5. The first known cocktail was similar to which modern cocktail?

Mojito – Believed to have been made by Sir Francis Drake in 1586, it was known as El Draque. It combined mint, lime juice, sugar and chuchuhuasi tree bark soaked in rum.

6. In 1791 where did the HMS Pandora run aground and sink?

Great Barrier Reef – HMS Pandora was the Royal Navy ship sent to hunt down the Bounty mutineers in 1791. After months of searching the south pacific and finding only 14 of the mutineers, Captain Edwards turned for home via passage through the Torres Strait.

The 24-gun frigate ran aground onto the reef, eventually sinking in 30 metres of water. One mutineer and 35 crew lost their lives, and the survivors made a phenomenal journey in long boats to Indonesia (then Java).

7. When was London’s Tower Bridge completed?

1894 – Crossing the River Thames close to the Tower of London, it is one of five London bridges owned and maintained by the Bridge House Estates, founded in 1282. The bridge is raised about a thousand times a year with river traffic still taking priority over road traffic. Today, 24 hours’ notice is required before opening the bridge, but there is no charge for vessels to open the bridge.

8. Which event marked the beginning of the 30 Years War?

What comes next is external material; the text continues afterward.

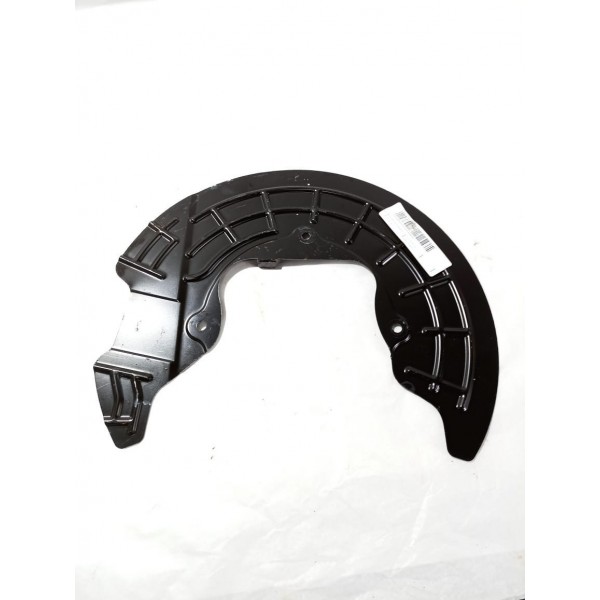 Defletor Disco Freio D. Esquerdo Compass 2021 0520880900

The defenestration of Prague – In 1618, an assembly of Prague Protestants seized the local Catholic councillors and threw them out of the palace window, which was some sixty-nine feet off the ground. Remarkably, though injured, they survived. This event, known as the Defenestration of Prague, started the Bohemian Revolt. The religious conflict eventually spread across the whole continent of Europe, involving France, Sweden, and a number of other countries.

9. When did the majority of Europe adopt the Gregorian calendar?

1582 – Pope Gregory reformed the calendar in 1582. This new calendar, the Gregorian calendar, jumped from 4 October 1582 to 15 October 1582. It also made a better approximation of the natural length of the year by manipulating leap years over a 400-year cycle.

10. Which conflict preceded the unification of Germany?

Franco-Prussian War – After the French defeat in the Franco-Prussian War, the German princes proclaimed the founding of the German Empire in 1871 at Versailles, uniting all scattered parts of Germany except Austria.